%%
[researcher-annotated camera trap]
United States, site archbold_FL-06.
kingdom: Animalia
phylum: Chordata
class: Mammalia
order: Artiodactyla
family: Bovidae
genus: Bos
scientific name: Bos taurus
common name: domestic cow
%%
• What the task asks:
Beginning at the line with "order: Artiodactyla" and ending at the last line of the entries, print every line exactly.

• Answer box:
order: Artiodactyla
family: Bovidae
genus: Bos
scientific name: Bos taurus
common name: domestic cow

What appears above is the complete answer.